» **Input**
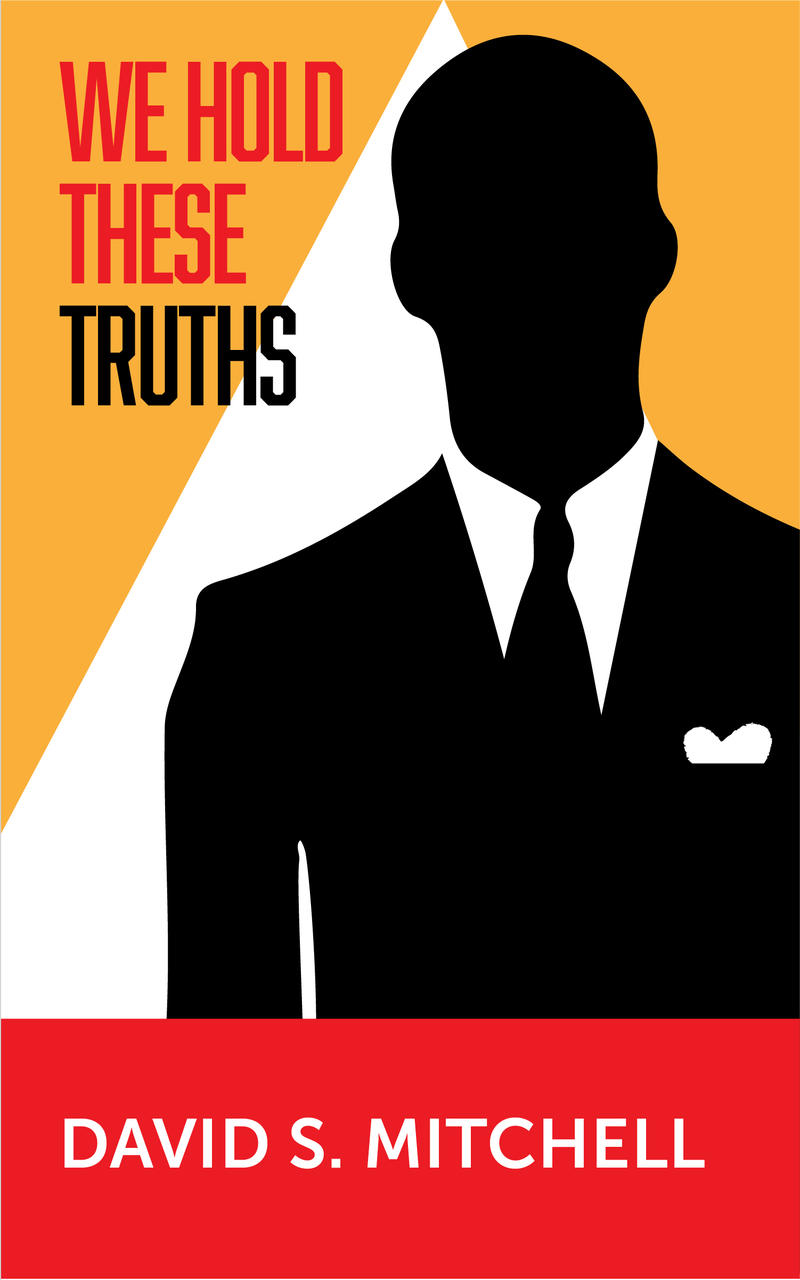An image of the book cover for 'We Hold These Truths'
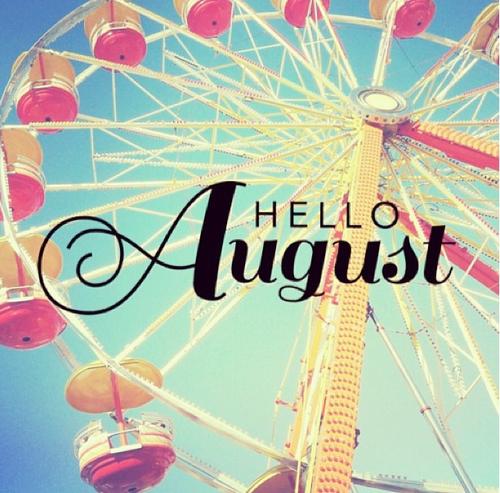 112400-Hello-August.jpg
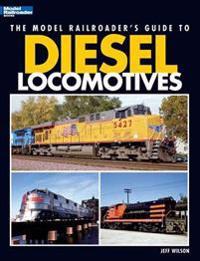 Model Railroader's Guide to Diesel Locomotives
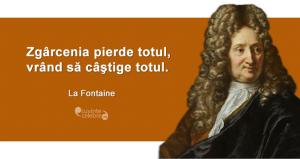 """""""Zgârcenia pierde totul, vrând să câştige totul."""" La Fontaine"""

...

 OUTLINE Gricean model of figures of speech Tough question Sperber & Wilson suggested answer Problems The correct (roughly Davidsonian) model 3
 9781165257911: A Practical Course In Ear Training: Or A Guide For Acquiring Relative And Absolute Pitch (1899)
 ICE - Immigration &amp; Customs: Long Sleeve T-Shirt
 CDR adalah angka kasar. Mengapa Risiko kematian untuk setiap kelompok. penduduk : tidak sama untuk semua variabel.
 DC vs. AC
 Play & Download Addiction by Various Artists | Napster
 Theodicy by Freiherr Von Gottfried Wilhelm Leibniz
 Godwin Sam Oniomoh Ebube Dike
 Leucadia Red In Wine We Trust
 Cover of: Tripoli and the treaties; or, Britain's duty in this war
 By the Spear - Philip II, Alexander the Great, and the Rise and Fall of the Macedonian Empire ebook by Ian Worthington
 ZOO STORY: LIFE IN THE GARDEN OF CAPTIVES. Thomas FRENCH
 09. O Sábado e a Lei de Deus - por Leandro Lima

» **What to work on**
Only the lines above from the line containing "9781165257911: A Practical" through the line containing "09. O Sábado" should be retyped, exactly and with both ends included.

» **Solution to the problem**
 9781165257911: A Practical Course In Ear Training: Or A Guide For Acquiring Relative And Absolute Pitch (1899)
 ICE - Immigration &amp; Customs: Long Sleeve T-Shirt
 CDR adalah angka kasar. Mengapa Risiko kematian untuk setiap kelompok. penduduk : tidak sama untuk semua variabel.
 DC vs. AC
 Play & Download Addiction by Various Artists | Napster
 Theodicy by Freiherr Von Gottfried Wilhelm Leibniz
 Godwin Sam Oniomoh Ebube Dike
 Leucadia Red In Wine We Trust
 Cover of: Tripoli and the treaties; or, Britain's duty in this war
 By the Spear - Philip II, Alexander the Great, and the Rise and Fall of the Macedonian Empire ebook by Ian Worthington
 ZOO STORY: LIFE IN THE GARDEN OF CAPTIVES. Thomas FRENCH
 09. O Sábado e a Lei de Deus - por Leandro Lima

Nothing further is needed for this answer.